"Farewell."

Erect and proud, Onawa passed out with her awful sorrow, through the opening morning, and so among the trees, still dignified and unbending because she knew those calm black eyes followed all her movements. On she went into the increasing gloom, until the snow carpet appeared to grow hot, and opalescent colours fringed the trees, and sounds of sleepy music hummed around her head. The red and green lights flashed up and down; solitude closed behind her; the pine-barrens were on fire. The world was gone.

CHAPTER XXXV.

SWORDCRAFT.

The path taken by La Salle ascended and brought him finally to the crest of a hill. Here a wood of storm-beaten pines stood motionless in the white calm of the long winter sleep. Between the dimly lighted trees spread a narrow scar of black earth, which had been protected from snow by the funereal boughs above. The spot was as silent and as sad as a burying-place. It seemed to the priest that the balsamic pines might have been planted to neutralise any noxious odours emanating from the ground. He shivered at the thought, turned to retrace his steps and find an outlet which might lead him to the shore; but straightway a restraint fell upon his feet, and a thrill raced through his body, when he perceived that the place whereon he walked was haunted ground.

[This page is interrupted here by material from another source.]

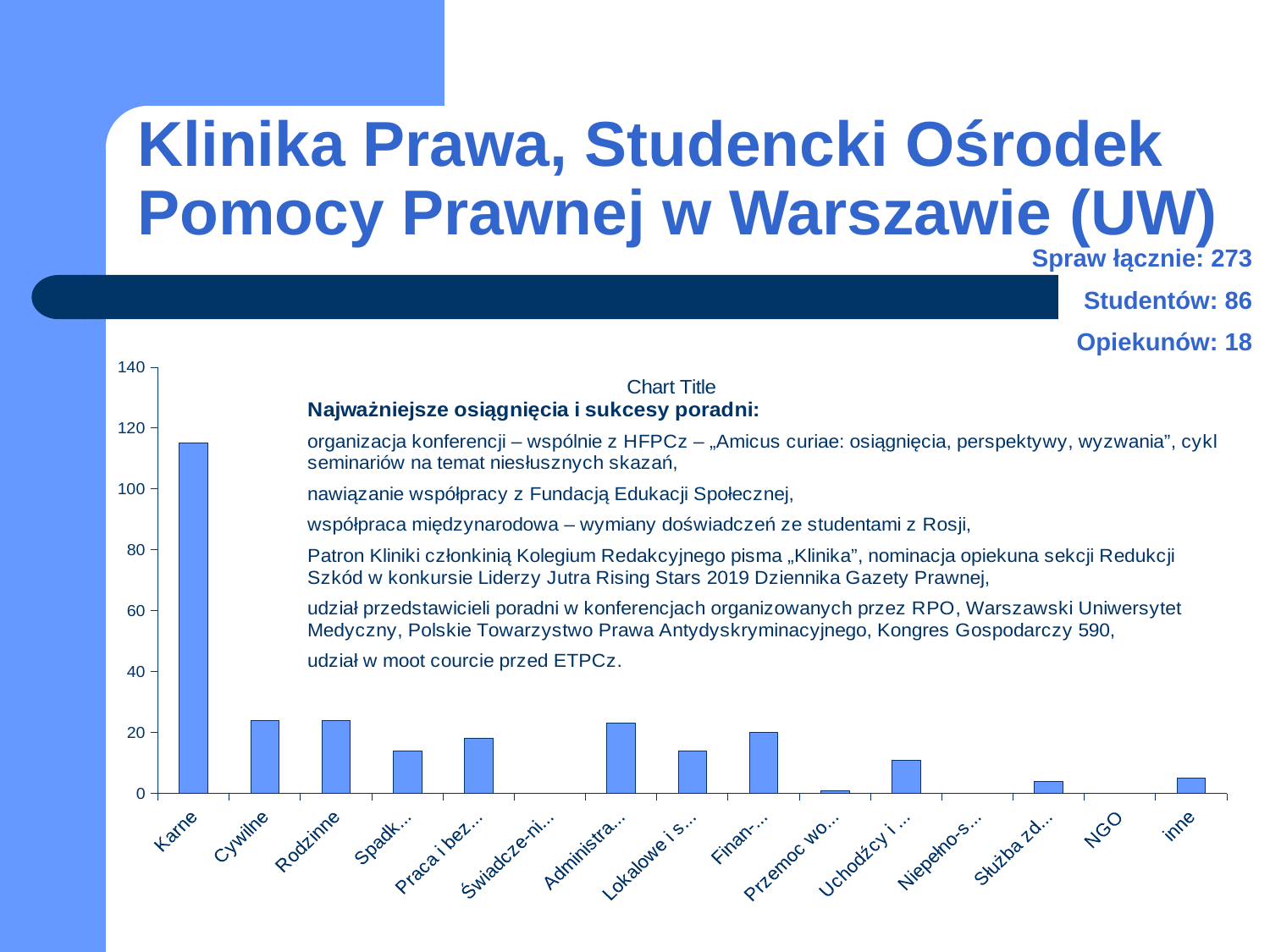
Is the value for Służba zd... greater or less than 20? less Which is larger, the value for Karne or the value for Cywilne? Karne Which category has the highest bar in the chart? Karne Which is larger, the value for Rodzinne or the value for Spadk...? Rodzinne What title is printed above the chart? Chart Title Is the value for Finan-... greater or less than 40? less How many categories are plotted on the x axis of the chart? 15 What kind of chart is shown on the slide? bar chart Is the value for Cywilne greater or less than 40? less Which is larger, the value for Administra... or the value for Uchodźcy i ...? Administra...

Before him stood a figure, white-faced and worn, clad in ragged garments, a man to all outward seeming no more sentient than the pines, for he moved not at all, nor did he speak, nor make a sign. As though rooted and frozen, he stood across the way, showing life and feeling only in his eyes.

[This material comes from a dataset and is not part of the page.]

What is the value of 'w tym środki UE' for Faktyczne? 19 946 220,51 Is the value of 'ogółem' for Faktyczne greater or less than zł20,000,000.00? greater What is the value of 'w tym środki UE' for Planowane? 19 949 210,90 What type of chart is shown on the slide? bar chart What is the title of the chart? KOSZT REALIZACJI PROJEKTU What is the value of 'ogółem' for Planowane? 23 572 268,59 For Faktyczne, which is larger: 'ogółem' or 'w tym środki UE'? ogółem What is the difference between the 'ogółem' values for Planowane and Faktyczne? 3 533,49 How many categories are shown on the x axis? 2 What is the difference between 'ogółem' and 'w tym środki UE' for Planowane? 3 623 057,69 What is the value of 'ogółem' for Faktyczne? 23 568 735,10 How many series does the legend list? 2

"By all the saints!" the priest muttered. "'Tis but a half-starved Englishman."

Then he shouted his ready challenge to the silent man, who passed immediately with swift movements to the strip of bare ground, and, halting within touch of his enemy, addressed him sternly in the Gallic tongue:

"That you may learn, Sir Priest, with whom you have to deal, know that before you stands Sir Thomas Iden, a squire of England and a knight of Kent, a man moreover who has sworn to fight you fairly to the death. Remember you that night on which you put to death a boy in the forest beside Couchicing? That boy was my son, my only child. Sir Priest, you and I have crossed swords before this day. I was then a better man than now; but, with the help of my God and the spirit of my child, I shall lay out your body in this lonely spot for the winds to howl upon, and leave your eyes open for the crows to peck at. I pray you answer only with your sword."